Did you all release them in the crisco pond! Good job!


----------



## Slapwater (Oct 23, 2010)

SNDFLEE said:


> Did you all release them in the crisco pond! Good job!


No keepers for me, but plenty o fun. It was nice to see all my fellow yakers out there holdin it down.


----------



## O Shin Rin (Aug 31, 2009)

Hey Paul so thats who you went and helped OK 
How you doing Hood sorry didn't intro myself that day , I was on the blue barge when you guys pulled up and went to the cove.
You did better then me that day , thinking of trying it at night 


jerry


----------



## D_Hood87 (Apr 15, 2009)

yeah sent him on a short swim in the crisco pond and let me tell you my wife knows how to cook up some trout(finger lickin)

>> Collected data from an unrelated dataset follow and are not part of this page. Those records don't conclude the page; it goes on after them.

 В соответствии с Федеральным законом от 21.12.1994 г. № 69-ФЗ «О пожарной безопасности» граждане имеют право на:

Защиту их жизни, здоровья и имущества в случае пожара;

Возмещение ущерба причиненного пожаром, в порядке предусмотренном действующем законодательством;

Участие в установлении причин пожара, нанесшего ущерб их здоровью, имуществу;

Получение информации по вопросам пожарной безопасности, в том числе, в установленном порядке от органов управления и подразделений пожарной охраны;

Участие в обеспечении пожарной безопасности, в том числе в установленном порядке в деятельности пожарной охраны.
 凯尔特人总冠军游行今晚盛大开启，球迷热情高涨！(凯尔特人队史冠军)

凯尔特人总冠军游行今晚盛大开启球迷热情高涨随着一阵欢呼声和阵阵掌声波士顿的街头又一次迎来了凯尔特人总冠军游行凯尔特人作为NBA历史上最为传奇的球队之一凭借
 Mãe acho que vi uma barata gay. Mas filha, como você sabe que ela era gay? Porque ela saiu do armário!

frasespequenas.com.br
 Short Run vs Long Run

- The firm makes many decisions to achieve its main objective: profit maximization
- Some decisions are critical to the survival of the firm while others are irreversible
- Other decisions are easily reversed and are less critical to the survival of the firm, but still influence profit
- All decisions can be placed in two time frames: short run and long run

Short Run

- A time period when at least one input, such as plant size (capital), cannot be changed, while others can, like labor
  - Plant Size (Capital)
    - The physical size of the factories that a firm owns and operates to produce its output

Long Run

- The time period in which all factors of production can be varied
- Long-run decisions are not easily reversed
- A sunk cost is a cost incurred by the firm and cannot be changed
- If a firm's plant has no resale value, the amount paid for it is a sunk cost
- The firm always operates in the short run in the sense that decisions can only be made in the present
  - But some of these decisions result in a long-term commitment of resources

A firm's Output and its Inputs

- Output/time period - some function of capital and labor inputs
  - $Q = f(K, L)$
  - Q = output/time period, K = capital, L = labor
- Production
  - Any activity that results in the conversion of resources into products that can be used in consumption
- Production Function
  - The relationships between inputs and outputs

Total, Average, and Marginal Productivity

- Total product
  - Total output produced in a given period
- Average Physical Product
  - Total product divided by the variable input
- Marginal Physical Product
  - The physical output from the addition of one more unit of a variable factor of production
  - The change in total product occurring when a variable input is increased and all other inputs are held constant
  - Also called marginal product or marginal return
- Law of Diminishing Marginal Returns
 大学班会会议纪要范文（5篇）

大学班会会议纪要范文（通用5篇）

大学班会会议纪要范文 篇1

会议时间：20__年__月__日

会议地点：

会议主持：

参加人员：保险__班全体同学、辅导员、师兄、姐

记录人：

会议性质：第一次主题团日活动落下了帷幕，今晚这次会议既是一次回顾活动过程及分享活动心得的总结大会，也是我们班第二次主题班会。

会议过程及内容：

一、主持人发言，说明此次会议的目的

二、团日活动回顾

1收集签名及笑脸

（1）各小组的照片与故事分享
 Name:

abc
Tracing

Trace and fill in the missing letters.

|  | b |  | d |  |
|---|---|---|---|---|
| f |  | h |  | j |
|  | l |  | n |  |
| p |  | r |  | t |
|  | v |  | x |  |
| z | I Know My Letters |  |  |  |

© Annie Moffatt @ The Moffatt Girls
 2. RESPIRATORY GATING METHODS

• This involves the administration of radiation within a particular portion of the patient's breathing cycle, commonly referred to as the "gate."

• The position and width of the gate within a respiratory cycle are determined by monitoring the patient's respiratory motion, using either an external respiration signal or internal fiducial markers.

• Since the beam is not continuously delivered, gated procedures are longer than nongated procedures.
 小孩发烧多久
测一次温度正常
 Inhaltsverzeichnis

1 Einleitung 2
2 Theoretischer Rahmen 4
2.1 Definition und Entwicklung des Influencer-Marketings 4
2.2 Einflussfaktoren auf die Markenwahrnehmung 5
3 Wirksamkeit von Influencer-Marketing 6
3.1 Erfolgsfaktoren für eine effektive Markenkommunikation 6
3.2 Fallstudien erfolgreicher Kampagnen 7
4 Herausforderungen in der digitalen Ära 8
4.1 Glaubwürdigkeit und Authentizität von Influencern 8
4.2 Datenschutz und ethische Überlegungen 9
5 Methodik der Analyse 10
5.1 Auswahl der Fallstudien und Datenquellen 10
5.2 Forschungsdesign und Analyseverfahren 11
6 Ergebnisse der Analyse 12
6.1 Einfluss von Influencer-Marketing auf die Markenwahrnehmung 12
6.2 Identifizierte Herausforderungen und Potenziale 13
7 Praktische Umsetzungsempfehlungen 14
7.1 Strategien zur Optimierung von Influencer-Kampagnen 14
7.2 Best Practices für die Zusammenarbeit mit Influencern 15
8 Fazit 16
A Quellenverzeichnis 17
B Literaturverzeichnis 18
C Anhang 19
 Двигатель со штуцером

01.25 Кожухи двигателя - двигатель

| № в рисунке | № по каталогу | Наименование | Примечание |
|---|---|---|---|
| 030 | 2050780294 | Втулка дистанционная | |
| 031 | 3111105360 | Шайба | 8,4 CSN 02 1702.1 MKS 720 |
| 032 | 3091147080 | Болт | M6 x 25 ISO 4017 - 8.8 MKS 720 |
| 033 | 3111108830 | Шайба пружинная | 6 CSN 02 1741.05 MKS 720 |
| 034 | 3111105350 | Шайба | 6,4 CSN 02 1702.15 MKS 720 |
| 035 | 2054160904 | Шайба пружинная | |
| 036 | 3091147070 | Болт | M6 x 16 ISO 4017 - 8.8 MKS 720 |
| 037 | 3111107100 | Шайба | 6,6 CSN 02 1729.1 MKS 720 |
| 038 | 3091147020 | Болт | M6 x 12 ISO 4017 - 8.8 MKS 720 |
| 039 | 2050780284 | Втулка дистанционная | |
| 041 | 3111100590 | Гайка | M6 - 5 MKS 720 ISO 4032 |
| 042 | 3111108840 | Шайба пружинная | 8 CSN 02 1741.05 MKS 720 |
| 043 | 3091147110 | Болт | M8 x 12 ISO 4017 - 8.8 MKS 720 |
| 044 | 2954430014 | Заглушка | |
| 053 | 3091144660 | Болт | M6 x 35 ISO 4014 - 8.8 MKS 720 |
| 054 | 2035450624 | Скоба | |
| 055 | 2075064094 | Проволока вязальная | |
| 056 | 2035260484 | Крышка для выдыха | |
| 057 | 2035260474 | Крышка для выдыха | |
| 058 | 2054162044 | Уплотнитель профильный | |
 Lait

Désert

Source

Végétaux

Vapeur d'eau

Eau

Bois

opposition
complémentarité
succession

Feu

went back out there last night for about 2hr after work and it didnt take long for me to find the keepers. i caught 5 ranging from 19-22.5 all in the light line of the bridge on the ditch side, and i lost a monster at the boat that would have went every bit of 7-8lbs

on a bad note i busted my foot trying to load my yak on my truck and spent most of the night in Chesapeake General where they told me i tore some tendons and will be out of work for about 2 weeks. but the up side is i can spend most of that time on my bass boat in the hot ditch:beer::beer:

Rin
its all good man im sure we will meet many times in the future, i look forward to fishing with you 

to all happy new year and tight lines
D_Hood


----------



## cducer (May 7, 2010)

SNDFLEE said:


> Did you all release them in the crisco pond! Good job!


LMAO at the crisco pond. Having never been to the ditch I was actually thinking it was a local name for a place there !!! 

Didn't take the whole load of bricks to fall on my head before I figured it out!!!!


----------